Le docteur David Servan-Schreiber publie ces jours-ci la seconde édition de son livre best-seller "Anticancer" paru en 2007, traduit en 34 langues et vendu dans le monde à plus d’un million d’exemplaires. Il y parle de sa propre expérience et il évoque l’importance des défenses naturelles du corps contre le cancer. Il décrit les changements de style de vie qui contribuent à prévenir la maladie ou à suppléer aux traitements conventionnels pour ralentir son évolution et contribuer à la guérison.
Il explique que l’activité physique quotidienne, comme par exemple l’utilisation du vélo pour se déplacer, « réduit la quantité de tissus adipeux, principal site de stockage des toxines cancérigènes » ; elle « modifie en profondeur l’équilibre hormonal, réduisant les excès d’œstrogène et de testostérone qui stimulent la croissance des cancers, notamment du sein, prostate et ovaire, utérus et testicule ». Elle « réduit aussi le taux de sucre dans le sang et donc la sécrétion d’insuline qui contribue si dramatiquement à l’inflammation des tissus et à travers elle à la dissémination des tumeurs ».
Pour le docteur Servan-Schreiber, l’activité physique comme la méditation joue donc directement sur le système immunitaire et protège aussi contre le stress des mauvaises nouvelles...

« La bicyclette ouvre au vagabondage de l’esprit »

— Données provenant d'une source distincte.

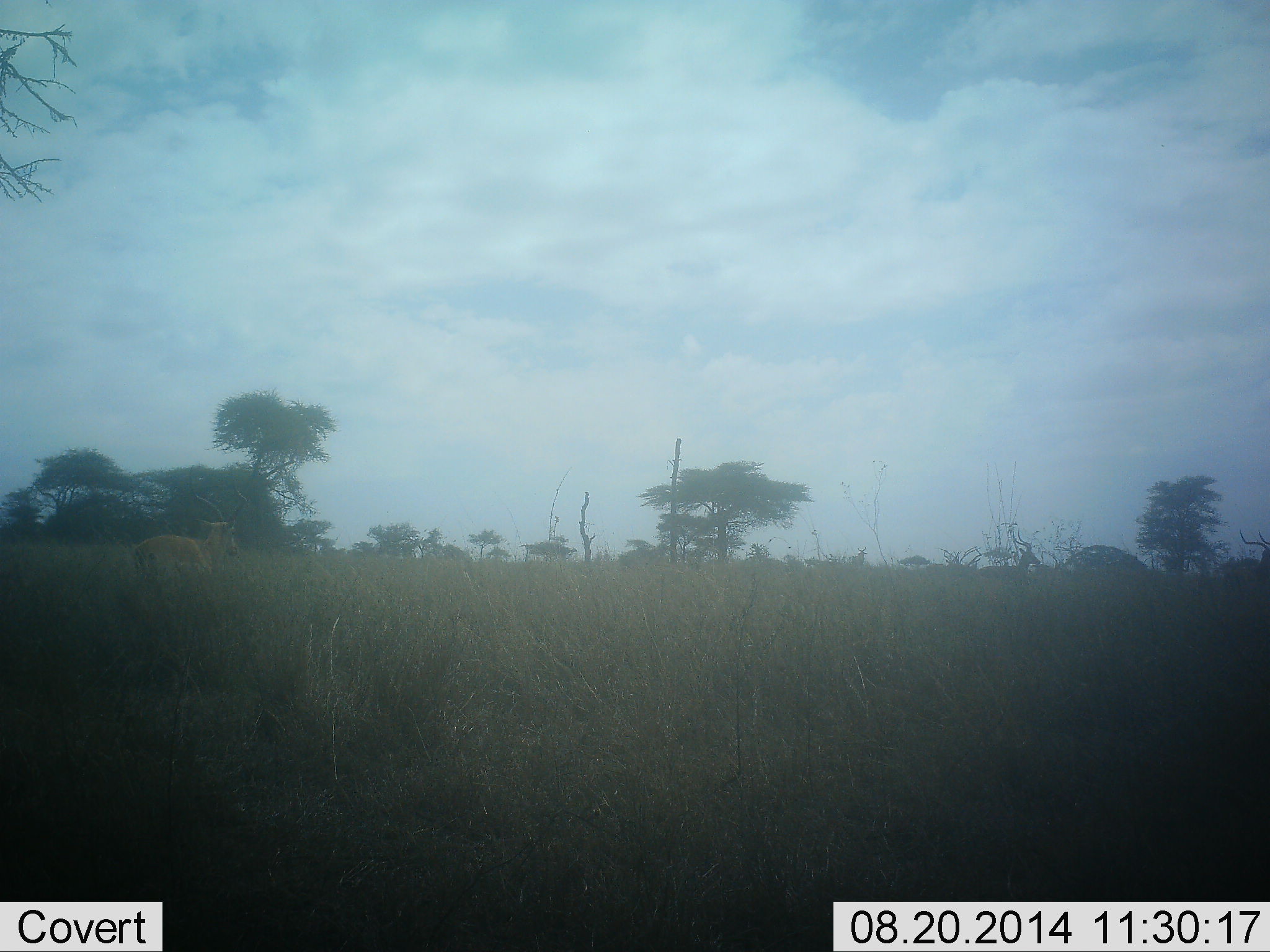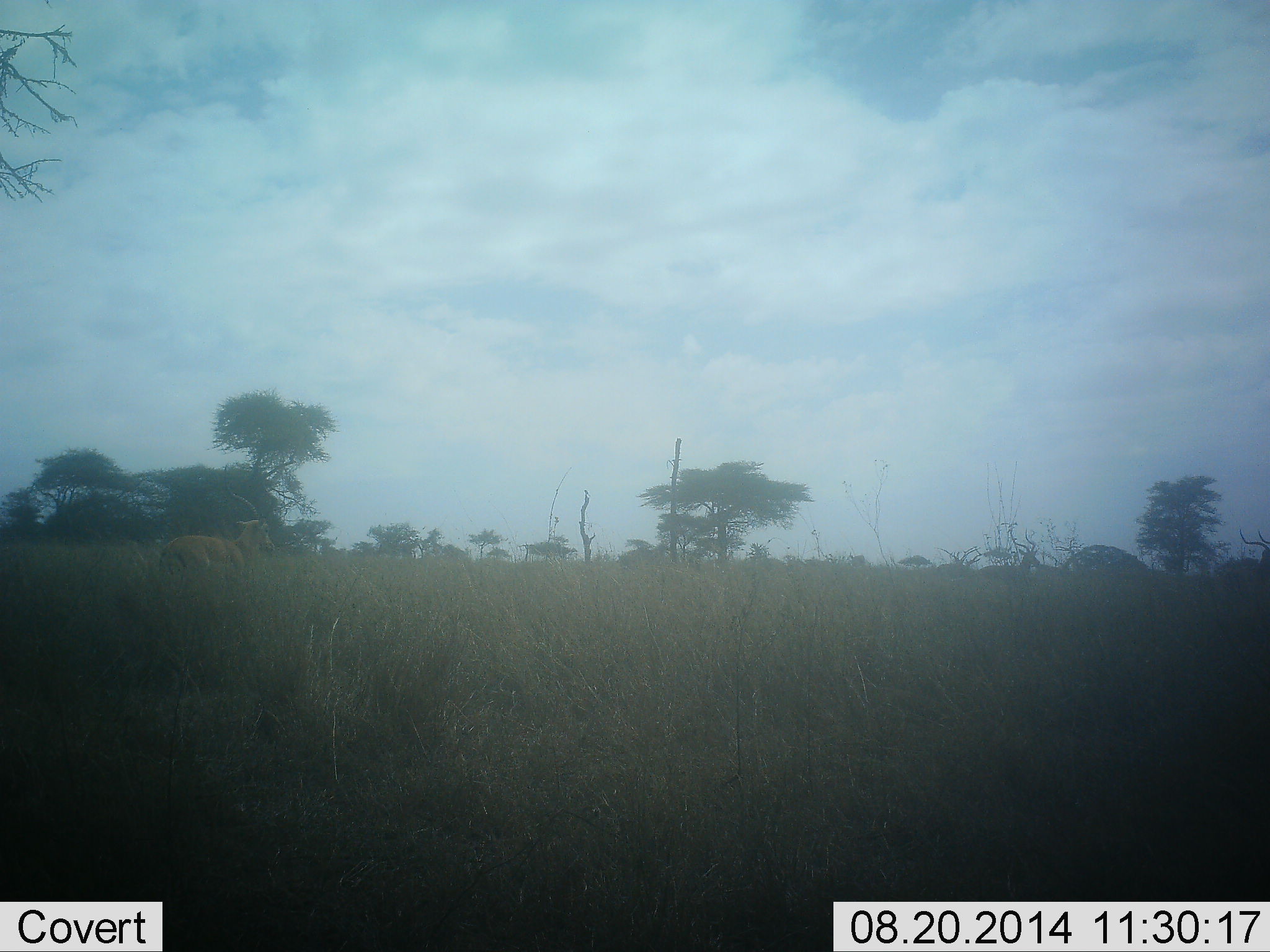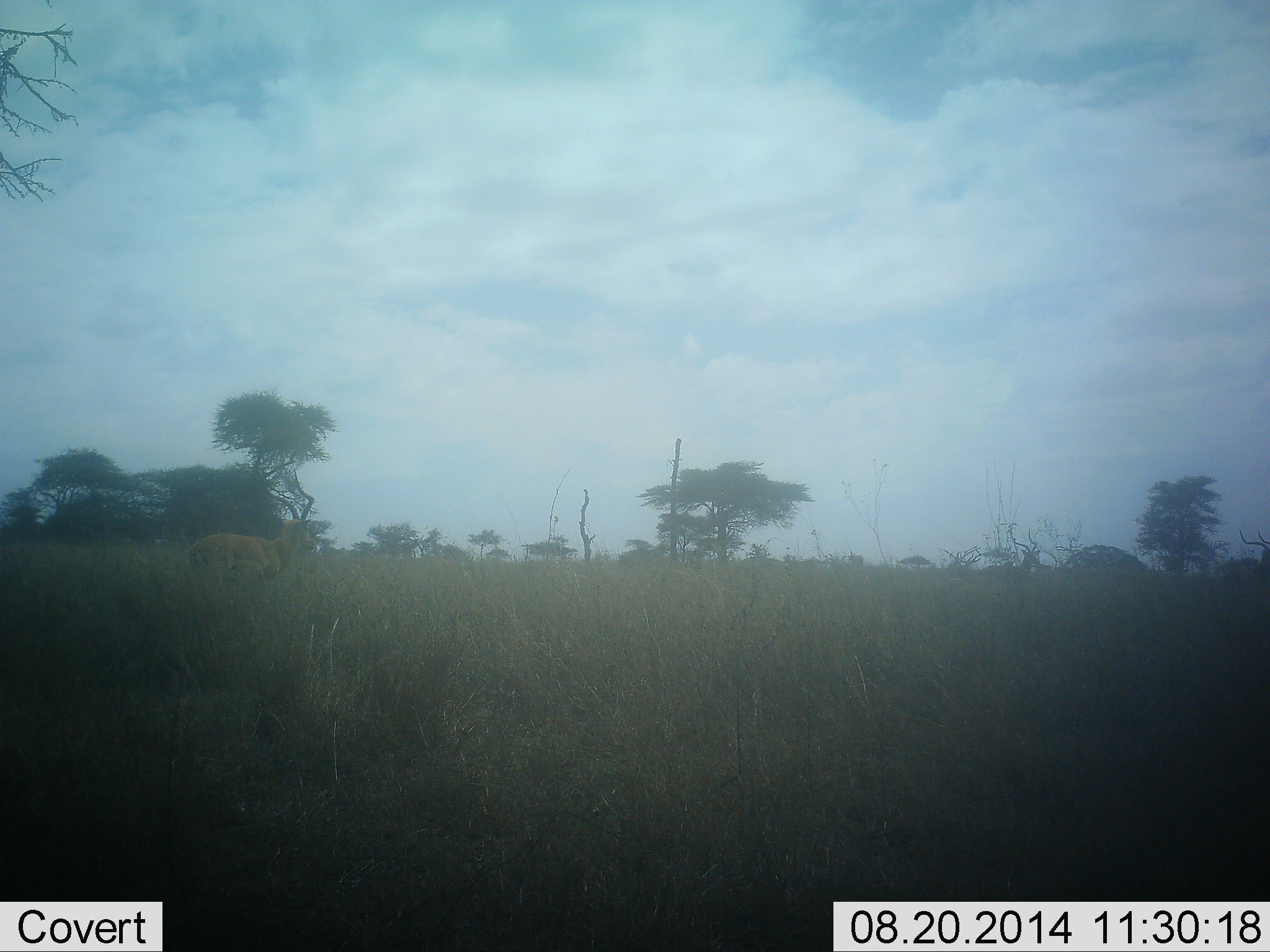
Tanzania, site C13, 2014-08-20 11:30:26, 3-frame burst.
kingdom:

Ainsi donc, des pieds à la tête en passant par le côlon, le vélo ne fait que du bien car il concerne aussi bien la santé mentale que physique. Et il favorise même la réflexion, le questionnement, la culture de l’esprit critique, c’est-à-dire la philosophie.
C’est ce que nous explique Thierry Paquot dans le dernier numéro de "Philosophie Magazine" (avril 2010), dans un article intitulé “En roue libre”. (2) Ce professeur de philosophie à l’Université de Créteil dans la région parisienne écrit que « pédaler n’est pas une activité qui absorbe toute votre disponibilité et vous empêcherait de penser, de rêvasser ou encore d’observer les paysages que vous traversez. Non, la pratique de la bicyclette ouvre au vagabondage de l’esprit ».
Il explique comment « l’usage du vélo combine judicieusement les jambes et la tête » et il raconte comment il philosophe en se rendant à son travail à l’université, à vélo : « Je révise mon cours et trouve les enchaînements que je cherchais vainement la veille au soir dans mon bureau ». Il ajoute : « Le moindre périple que j’effectue alimente mes réflexions ».
Pou sa mèm, nou pé di : la filo èk lo vélo i marsh ansanm !

Roger Orlu

* Merci d’envoyer vos critiques, remarques et contributions afin que nous philosophions ensemble… ! [email protected]

(1) Voir "Témoignages" du lundi 12 avril 2010.
(2) Thierry Paquot est l’auteur du livre "Les Faiseurs de villes" qui vient de paraître chez Infolio.